- **What the task asks**: Lines in the records below that contain the word "labeled" must each be copied.

- **Study material**:
┏━━
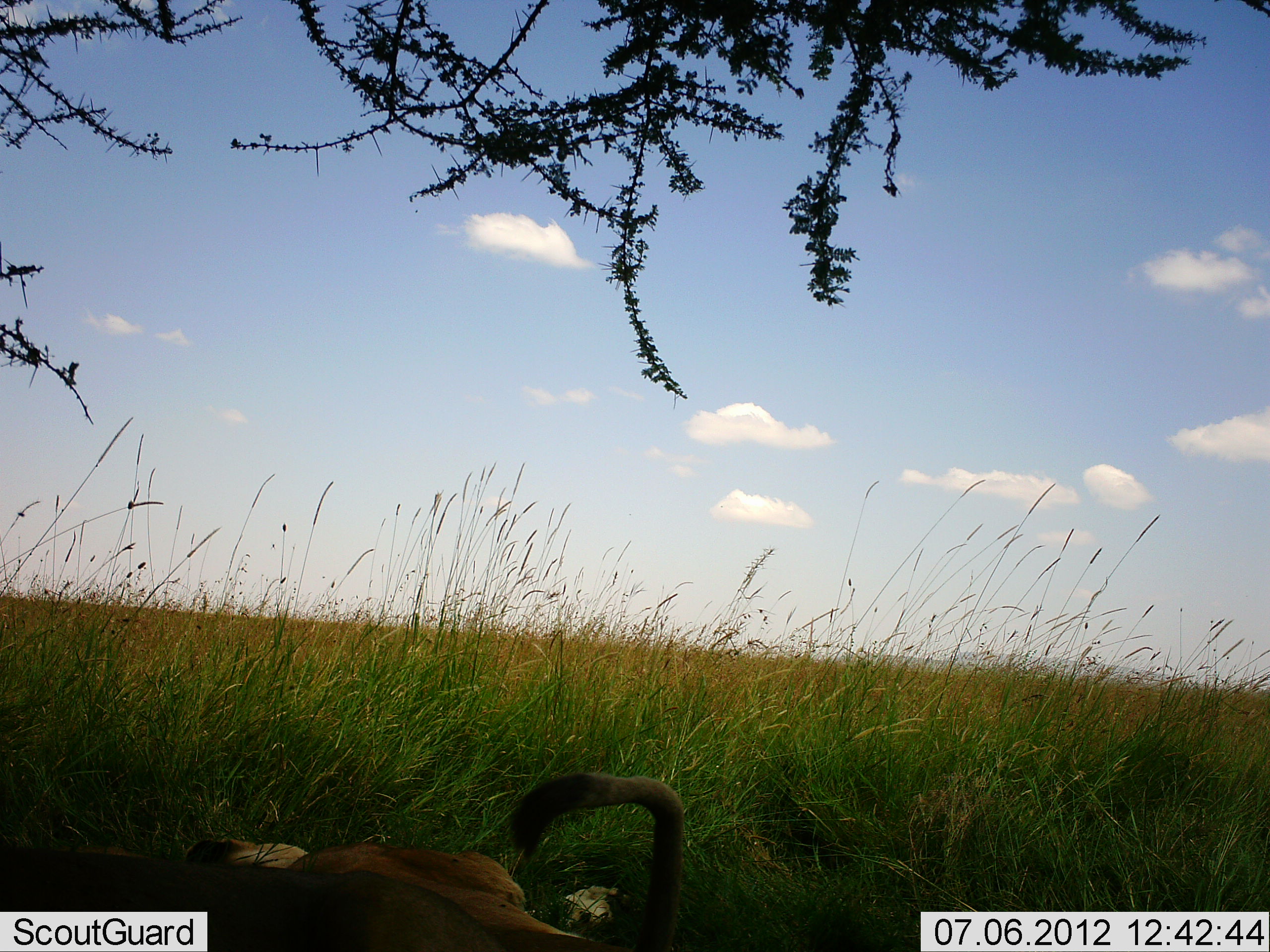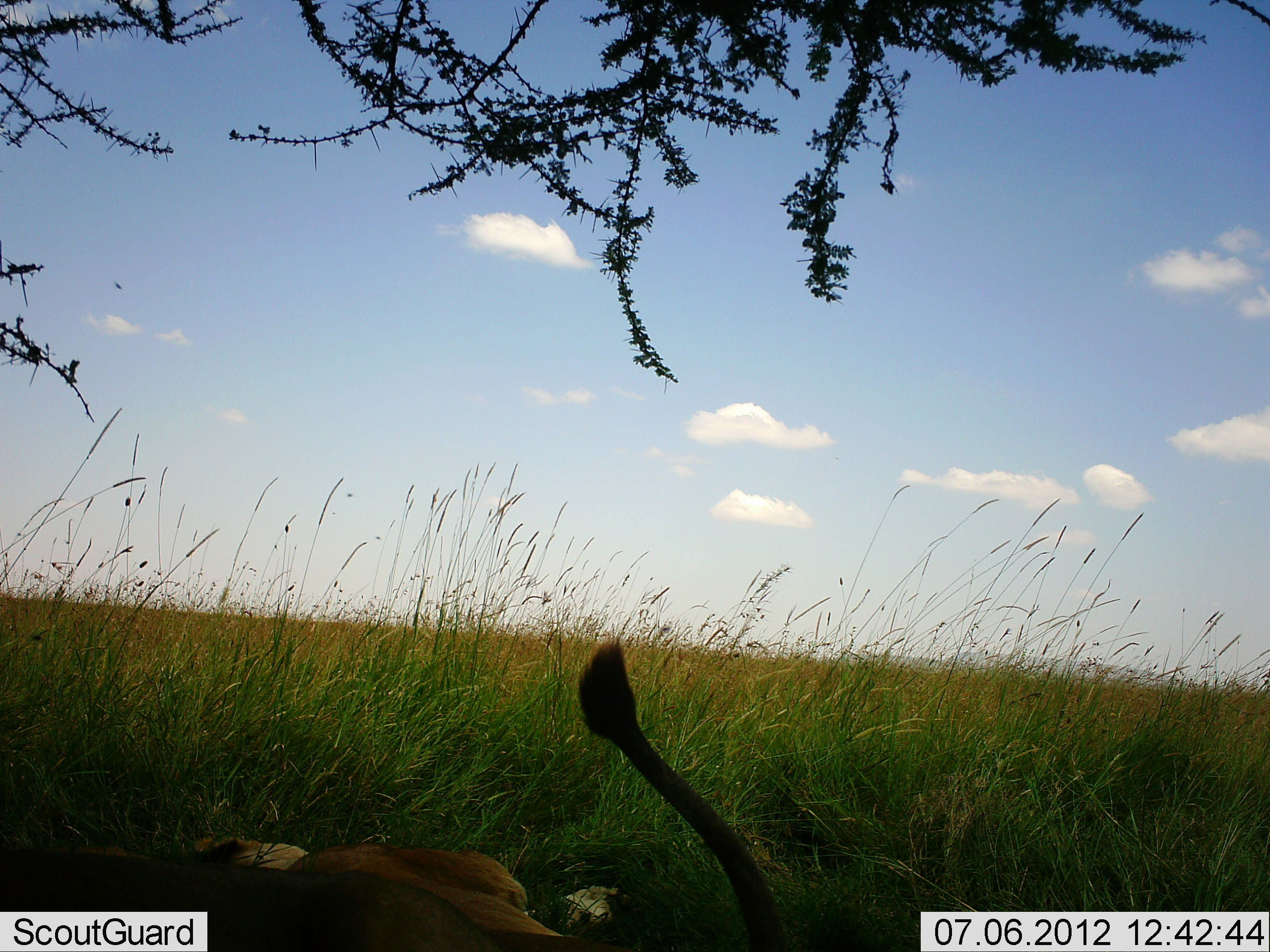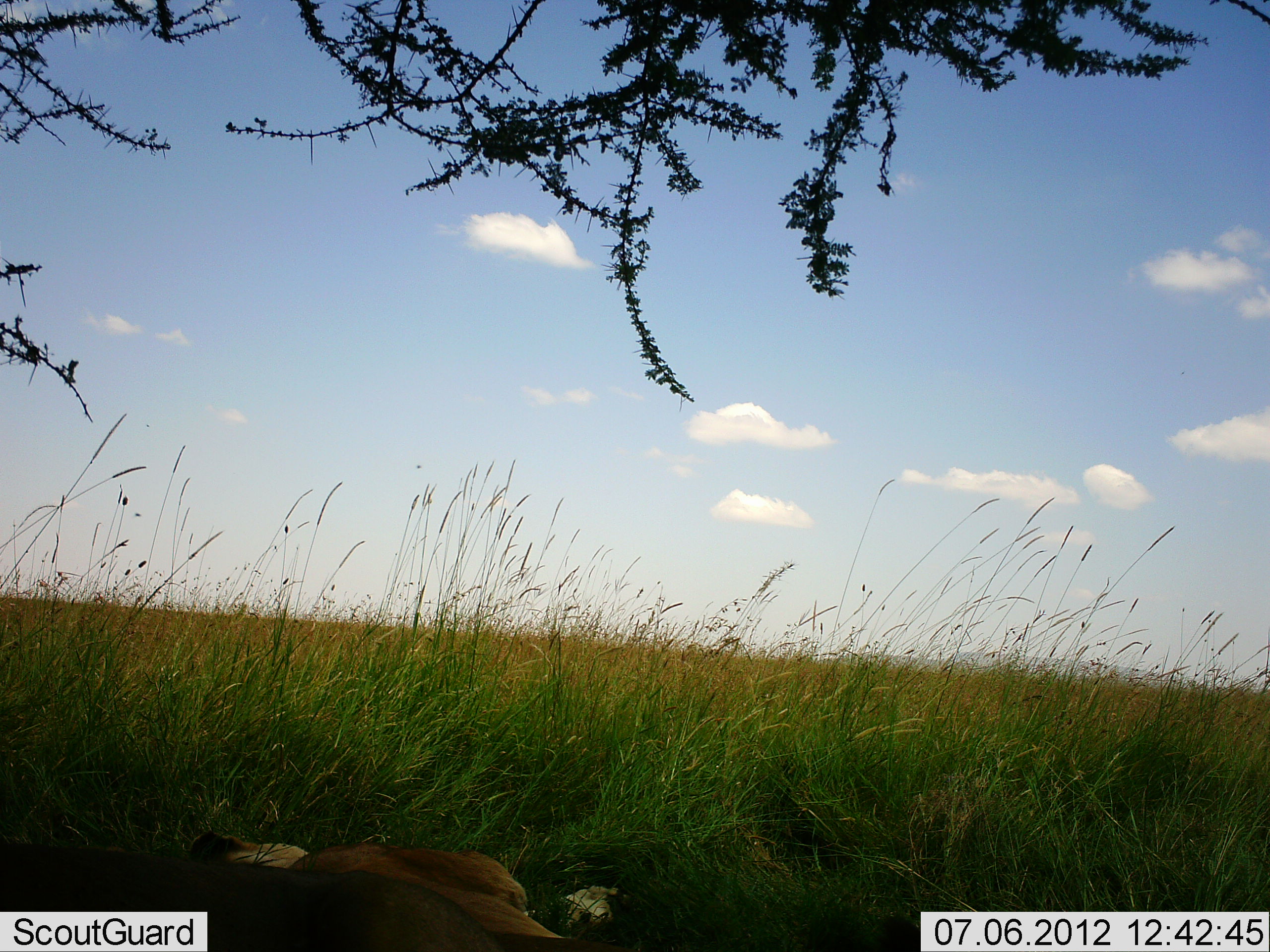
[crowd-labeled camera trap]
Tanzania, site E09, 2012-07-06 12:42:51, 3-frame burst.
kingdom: Animalia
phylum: Chordata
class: Mammalia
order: Carnivora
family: Felidae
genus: Panthera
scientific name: Panthera leo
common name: lion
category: lionfemale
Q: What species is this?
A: Lionfemale (lion) (Panthera leo).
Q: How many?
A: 2.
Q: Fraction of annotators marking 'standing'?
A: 0%.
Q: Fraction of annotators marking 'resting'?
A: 100%.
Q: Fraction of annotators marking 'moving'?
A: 0%.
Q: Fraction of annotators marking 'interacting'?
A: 0%.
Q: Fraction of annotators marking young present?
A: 10%.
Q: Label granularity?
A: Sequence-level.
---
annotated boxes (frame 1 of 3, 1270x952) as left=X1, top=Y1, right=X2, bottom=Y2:
animal: left=0, top=762, right=685, bottom=952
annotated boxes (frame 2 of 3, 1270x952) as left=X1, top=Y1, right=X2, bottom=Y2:
animal: left=0, top=629, right=795, bottom=952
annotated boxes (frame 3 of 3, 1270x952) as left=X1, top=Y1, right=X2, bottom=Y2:
animal: left=0, top=823, right=642, bottom=952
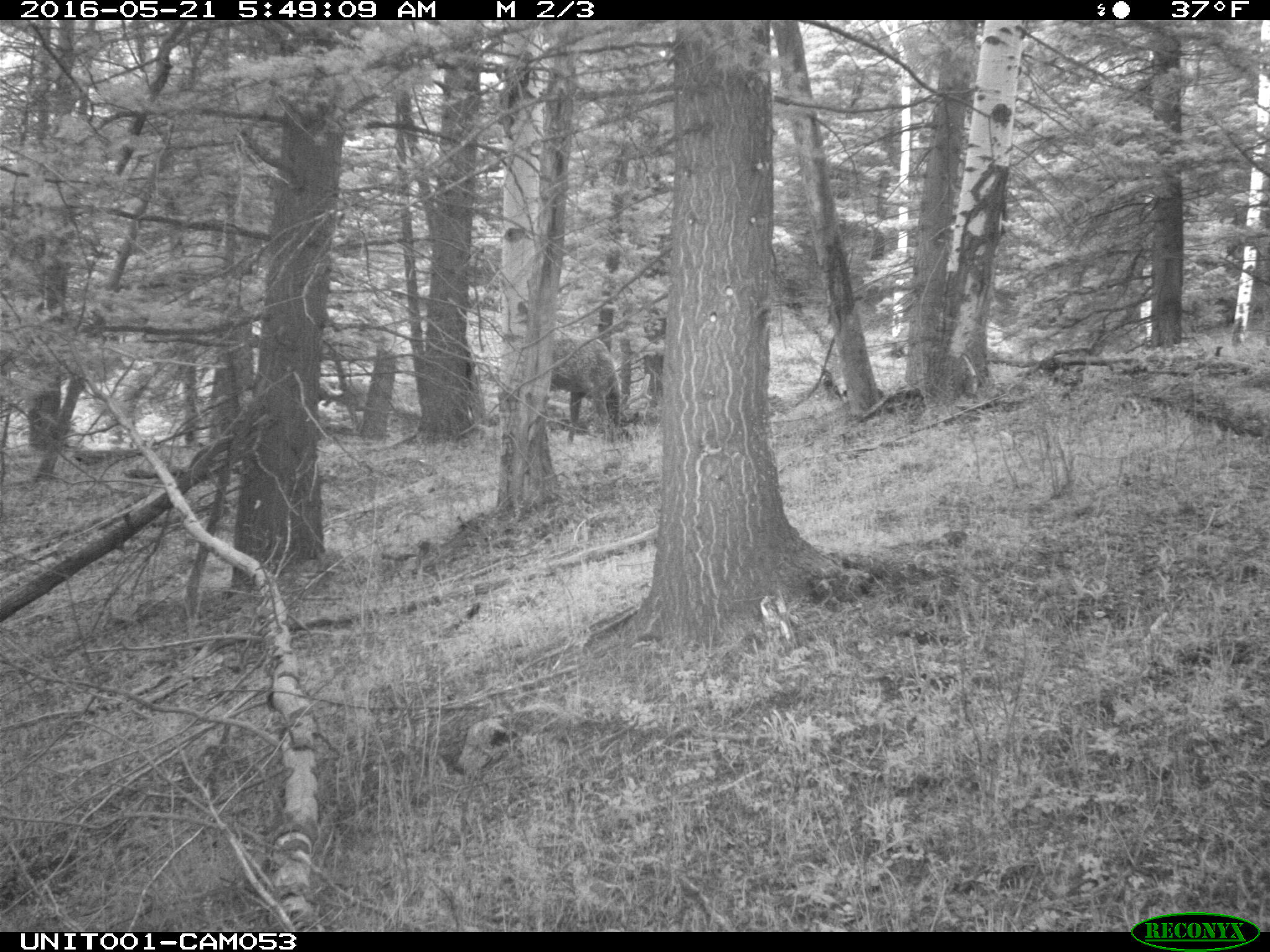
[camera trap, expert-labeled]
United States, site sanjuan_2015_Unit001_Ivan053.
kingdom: Animalia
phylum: Chordata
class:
┗━━
- **Solution to the problem**:
[crowd-labeled camera trap]
[camera trap, expert-labeled]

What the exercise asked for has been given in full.